The bridge shuddered as the
Heart of Stone
took a hit.

“Like a weapon?” Cho asked quietly.

Her shoulders rose a little at the threat in his voice. “Yes, sir.”

Confederation law put all weapons in the hands of the military. CSOs were supposed to run crying for help while the Navy—buzzing around with their collective heads up their collective asses because the war had turned out to be a big fukking joke—did sweet fuk all about the big, bad pirates. Seemed like this fool hadn’t got the memo.

“Huirre.”

“Captain?”

“Don’t damage the pen.”

The Krai grinned. On a species able to not only eat, but digest pretty much any organic matter in known space, the baring of teeth gained an added significance Cho appreciated. Huirre danced the fingers of both hands and the long, prehensile toes of one foot across his board.

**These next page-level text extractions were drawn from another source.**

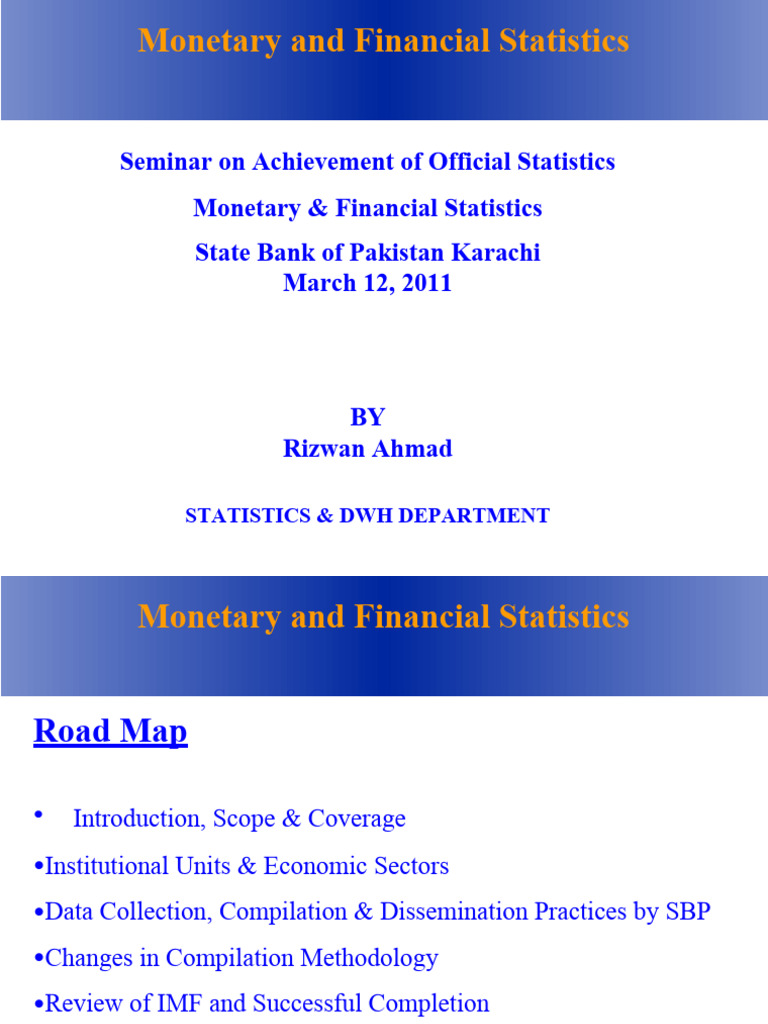 Monetary and Financial Statistics

Seminar on Achievement of Official Statistics

Monetary & Financial Statistics

State Bank of Pakistan Karachi
March 12, 2011

BY
Rizwan Ahmad

STATISTICS & DWH DEPARTMENT

Monetary and Financial Statistics

Road Map

• Introduction, Scope & Coverage

•Institutional Units & Economic Sectors

•Data Collection, Compilation & Dissemination Practices by SBP

•Changes in Compilation Methodology

•Review of IMF and Successful Completion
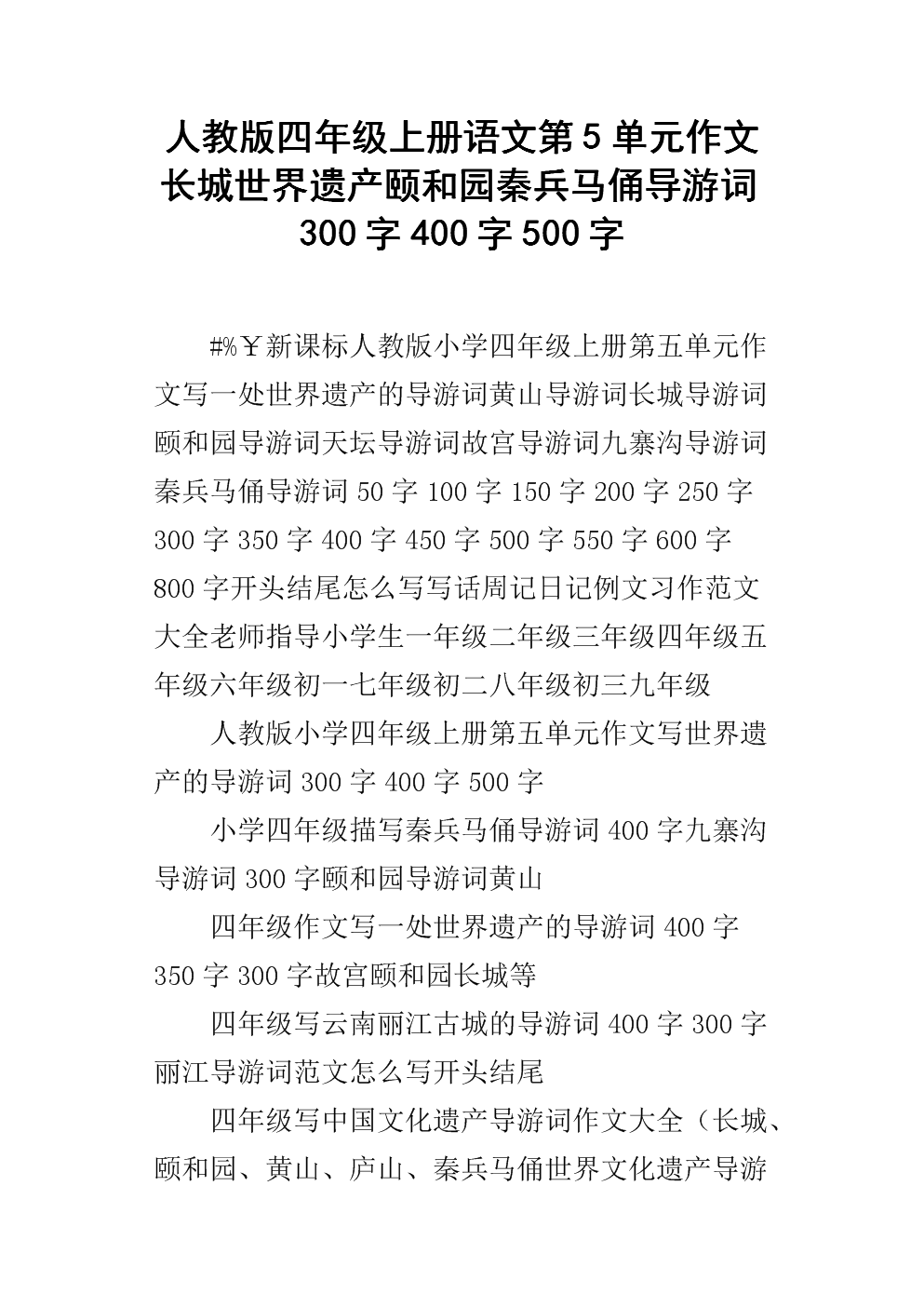 人教版四年级上册语文第5单元作文长城世界遗产颐和园秦兵马俑导游词300字400字500字

#%￥新课标人教版小学四年级上册第五单元作文写一处世界遗产的导游词黄山导游词长城导游词颐和园导游词天坛导游词故宫导游词九寨沟导游词秦兵马俑导游词50字100字150字200字250字300字350字400字450字500字550字600字800字开头结尾怎么写写话周记日记例文习作范文大全老师指导小学生一年级二年级三年级四年级五年级六年级初一七年级初二八年级初三九年级

人教版小学四年级上册第五单元作文写世界遗产的导游词300字400字500字

小学四年级描写秦兵马俑导游词400字九寨沟导游词300字颐和园导游词黄山

四年级作文写一处世界遗产的导游词400字350字300字故宫颐和园长城等

四年级写云南丽江古城的导游词400字300字丽江导游词范文怎么写开头结尾

四年级写中国文化遗产导游词作文大全（长城、颐和园、黄山、庐山、秦兵马俑世界文化遗产导游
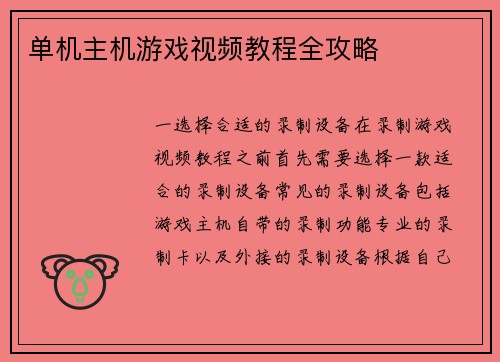 单机主机游戏视频教程全攻略

一选择合适的录制设备在录制游戏视频教程之前首先需要选择一款适合的录制设备常见的录制设备包括游戏主机自带的录制功能专业的录制卡以及外接的录制设备根据自己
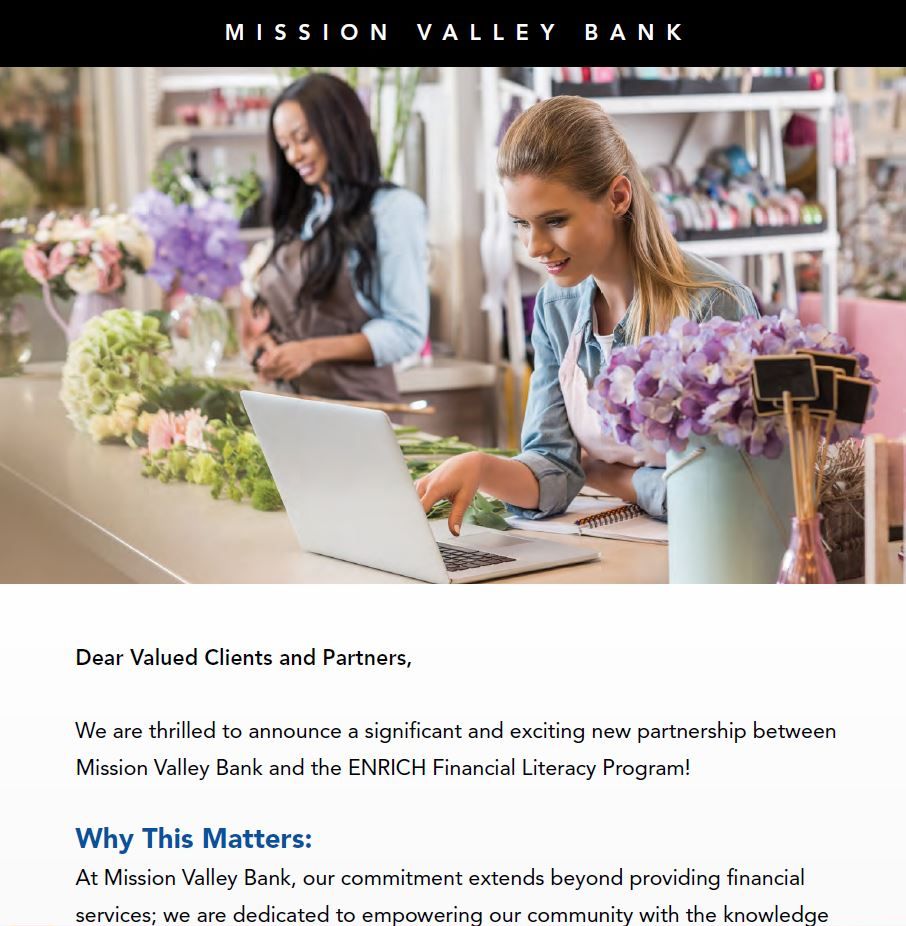 MISSION VALLEY BANK

Dear Valued Clients and Partners,

We are thrilled to announce a significant and exciting new partnership between Mission Valley Bank and the ENRICH Financial Literacy Program!

Why This Matters:

At Mission Valley Bank, our commitment extends beyond providing financial services; we are dedicated to empowering our community with the knowledge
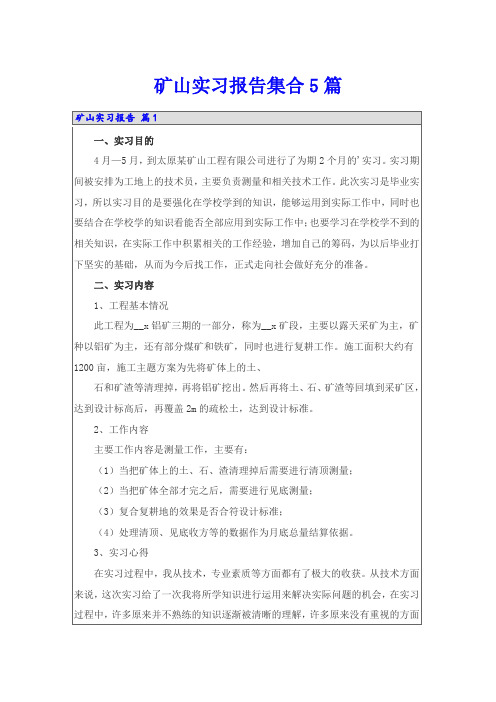 矿山实习报告集合5篇

矿山实习报告 篇1

一、实习目的

4月—5月，到太原某矿山工程有限公司进行了为期2个月的'实习。实习期间被安排为工地上的技术员，主要负责测量和相关技术工作。此次实习是毕业实习，所以实习目的是要强化在学校学到的知识，能够运用到实际工作中，同时也要结合在学校学的知识看能否全部应用到实际工作中；也要学习在学校学不到的相关知识，在实际工作中积累相关的工作经验，增加自己的筹码，为以后毕业打下坚实的基础，从而为今后找工作，正式走向社会做好充分的准备。

二、实习内容

1、工程基本情况

此工程为__x铝矿三期的一部分，称为__x矿段，主要以露天采矿为主，矿种以铝矿为主，还有部分煤矿和铁矿，同时也进行复耕工作。施工面积大约有1200亩，施工主题方案为先将矿体上的土、

石和矿渣等清理掉，再将铝矿挖出。然后再将土、石、矿渣等回填到采矿区，达到设计标高后，再覆盖2m的疏松土，达到设计标准。

2、工作内容

主要工作内容是测量工作，主要有：

（1）当把矿体上的土、石、渣清理掉后需要进行清顶测量；

（2）当把矿体全部才完之后，需要进行见底测量；

（3）复合复耕地的效果是否合符设计标准；

（4）处理清顶、见底收方等的数据作为月底总量结算依据。

3、实习心得

在实习过程中，我从技术，专业素质等方面都有了极大的收获。从技术方面来说，这次实习给了一次我将所学知识进行运用来解决实际问题的机会，在实习过程中，许多原来并不熟练的知识逐渐被清晰的理解，许多原来没有重视的方面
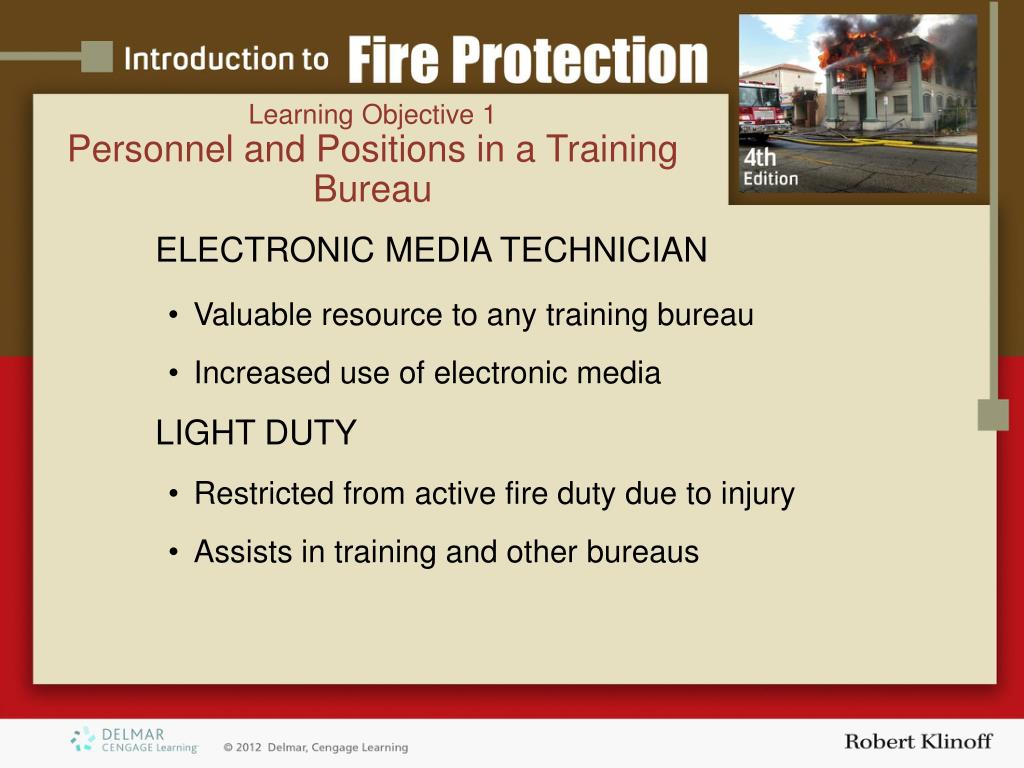 Introduction to Fire Protection

4th Edition

Learning Objective 1
Personnel and Positions in a Training Bureau

ELECTRONIC MEDIA TECHNICIAN

• Valuable resource to any training bureau

• Increased use of electronic media

LIGHT DUTY

• Restricted from active fire duty due to injury

• Assists in training and other bureaus

DELMAR CENGAGE Learning

© 2012 Delmar, Cengage Learning

Robert Klinoff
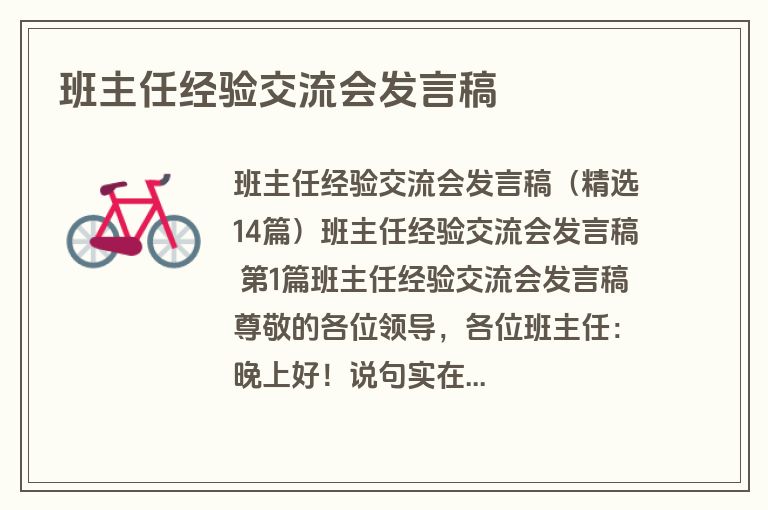 班主任经验交流会发言稿

班主任经验交流会发言稿（精选14篇）班主任经验交流会发言稿 第1篇班主任经验交流会发言稿尊敬的各位领导，各位班主任：晚上好！说句实在...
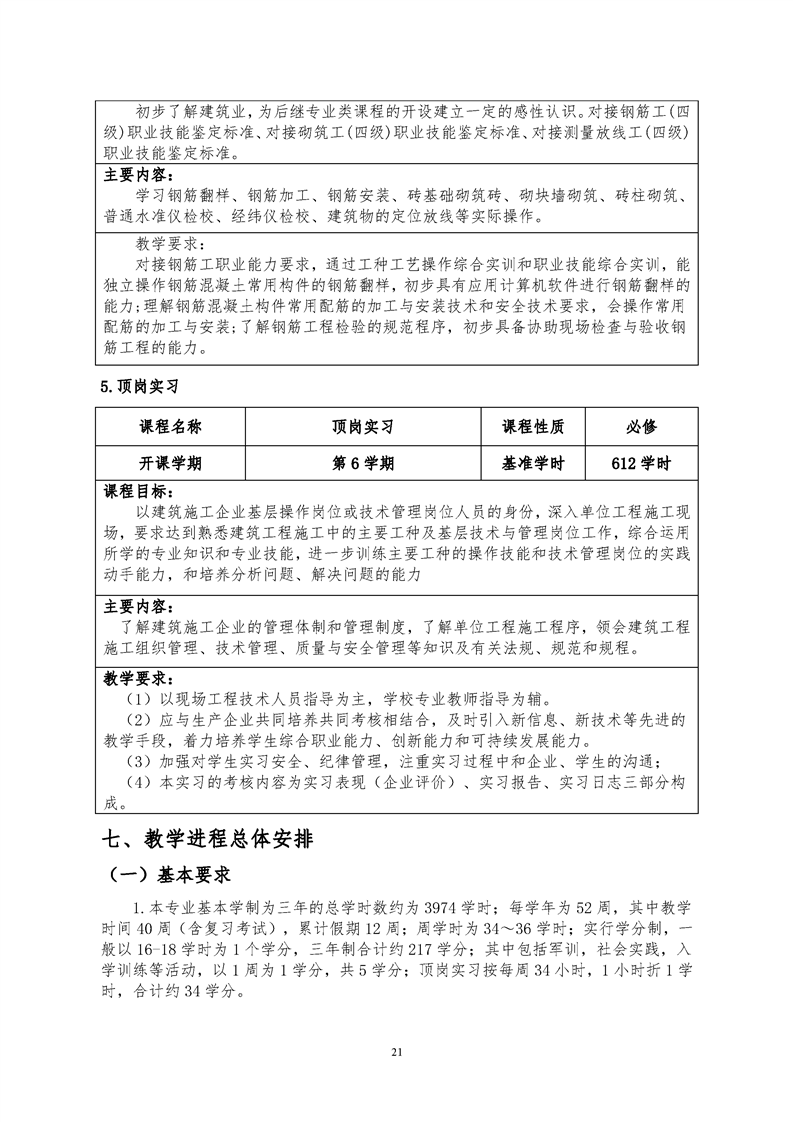 初步了解建筑业，为后继专业类课程的开设建立一定的感性认识。对接钢筋工(四级)职业技能鉴定标准、对接砌筑工(四级)职业技能鉴定标准、对接测量放线工(四级)职业技能鉴定标准。

主要内容：
学习钢筋翻样、钢筋加工、钢筋安装、砖基础砌筑砖、砌块墙砌筑、砖柱砌筑、普通水准仪检校、经纬仪检校、建筑物的定位放线等实际操作。

教学要求：
对接钢筋工职业能力要求，通过工种工艺操作综合实训和职业技能综合实训，能独立操作钢筋混凝土常用构件的钢筋翻样，初步具有应用计算机软件进行钢筋翻样的能力；理解钢筋混凝土构件常用配筋的加工与安装技术和安全技术要求，会操作常用配筋的加工与安装；了解钢筋工程检验的规范程序，初步具备协助现场检查与验收钢筋工程的能力。

5.顶岗实习

| 课程名称 | 顶岗实习 | 课程性质 | 必修 |
|---|---|---|---|
| 开课学期 | 第6学期 | 基准学时 | 612学时 |

课程目标：
以建筑施工企业基层操作岗位或技术管理岗位人员的身份，深入单位工程施工现场，要求达到熟悉建筑工程施工中的主要工种及基层技术与管理岗位工作，综合运用所学的专业知识和专业技能，进一步训练主要工种的操作技能和技术管理岗位的实践动手能力，和培养分析问题、解决问题的能力

主要内容：
了解建筑施工企业的管理体制和管理制度，了解单位工程施工程序，领会建筑工程施工组织管理、技术管理、质量与安全管理等知识及有关法规、规范和规程。

教学要求：
（1）以现场工程技术人员指导为主，学校专业教师指导为辅。
（2）应与生产企业共同培养共同考核相结合，及时引入新信息、新技术等先进的教学手段，着力培养学生综合职业能力、创新能力和可持续发展能力。
（3）加强对学生实习安全、纪律管理，注重实习过程中和企业、学生的沟通；
（4）本实习的考核内容为实习表现（企业评价）、实习报告、实习日志三部分构成。

七、教学进程总体安排

（一）基本要求

1.本专业基本学制为三年的总学时数约为3974学时；每学年为52周，其中教学时间40周（含复习考试），累计假期12周；周学时为34～36学时；实行学分制，一般以16-18学时为1个学分，三年制合计约217学分；其中包括军训，社会实践，入学训练等活动，以1周为1学分，共5学分；顶岗实习按每周34小时，1小时折1学时，合计约34学分。

21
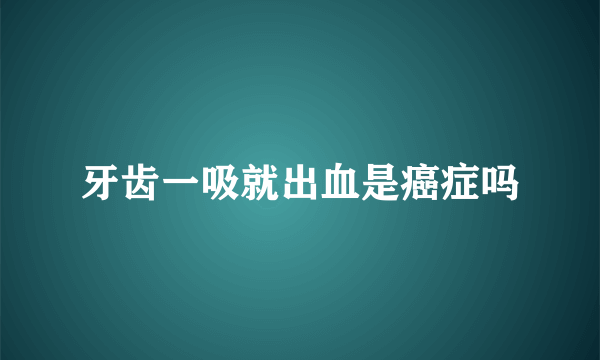 牙齿一吸就出血是癌症吗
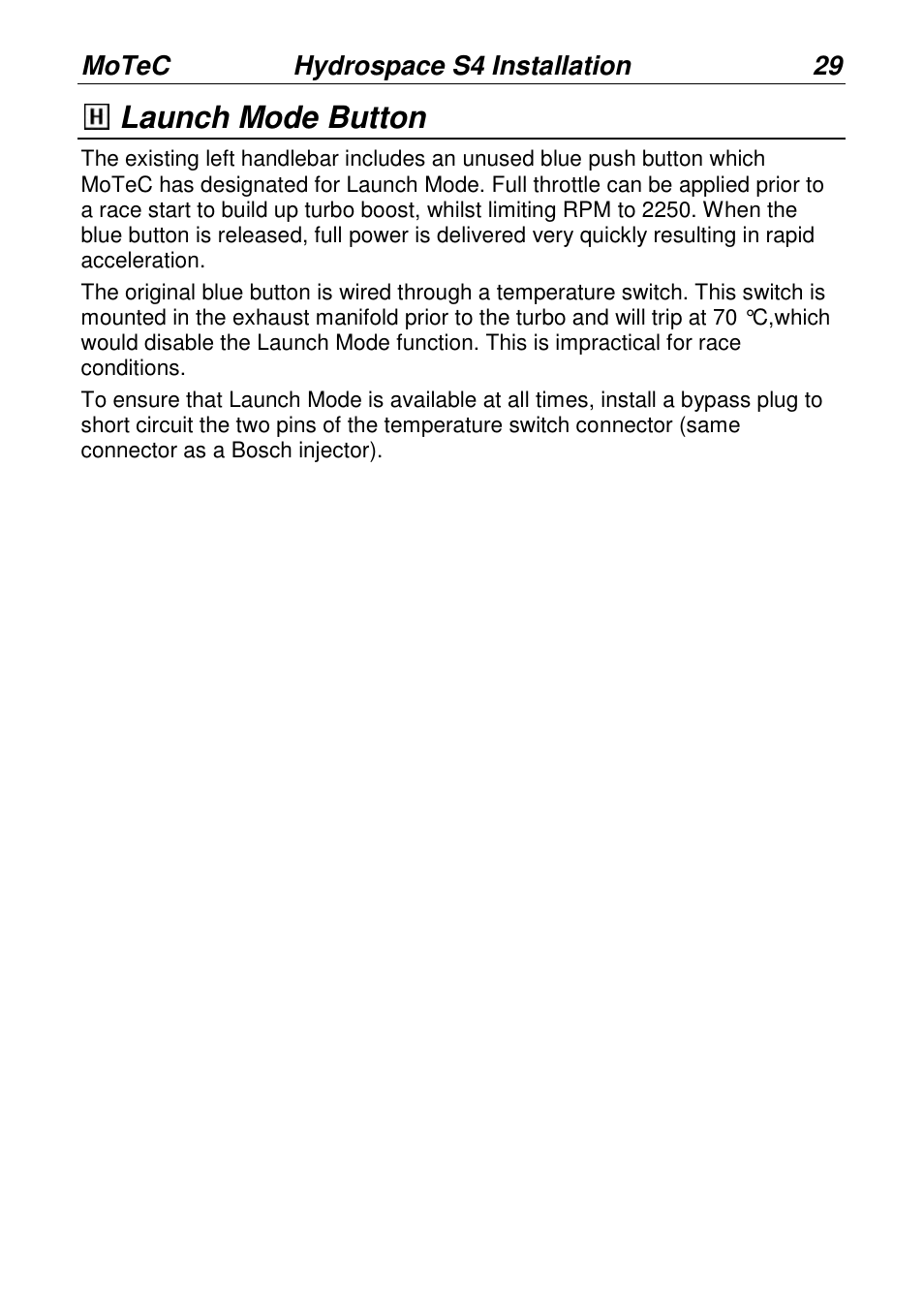 MoTeC Hydrospace S4 Installation 29

H Launch Mode Button

The existing left handlebar includes an unused blue push button which MoTeC has designated for Launch Mode. Full throttle can be applied prior to a race start to build up turbo boost, whilst limiting RPM to 2250. When the blue button is released, full power is delivered very quickly resulting in rapid acceleration.

The original blue button is wired through a temperature switch. This switch is mounted in the exhaust manifold prior to the turbo and will trip at 70 °C,which would disable the Launch Mode function. This is impractical for race conditions.

To ensure that Launch Mode is available at all times, install a bypass plug to short circuit the two pins of the temperature switch connector (same connector as a Bosch injector).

An instant later, the bow of the
Firebreather
exploded, creating a miniature starburst of debris.

“Two bodies, Captain.”

One of the things Cho liked best about Dysun, about all three di’Taykan, was their lack of concern when people died. People always ended up dying in his business.

“No life signs,” she added.

“Damage?”

“Uh . . .” Confused, Dysun waved at the screen. “The shot probably killed them, but they might have decompressed. . . .”

“He means damage to the
Heart,
you
serley
idiot,” Huirre muttered. “We took some outer hull damage by the cargo bay, got one of our sensor arrays completely fukking fried, and I’m betting . . .” He nodded toward the flashing lights on the comm panel. “. . . Krisk wants to know what the fuk is going on.”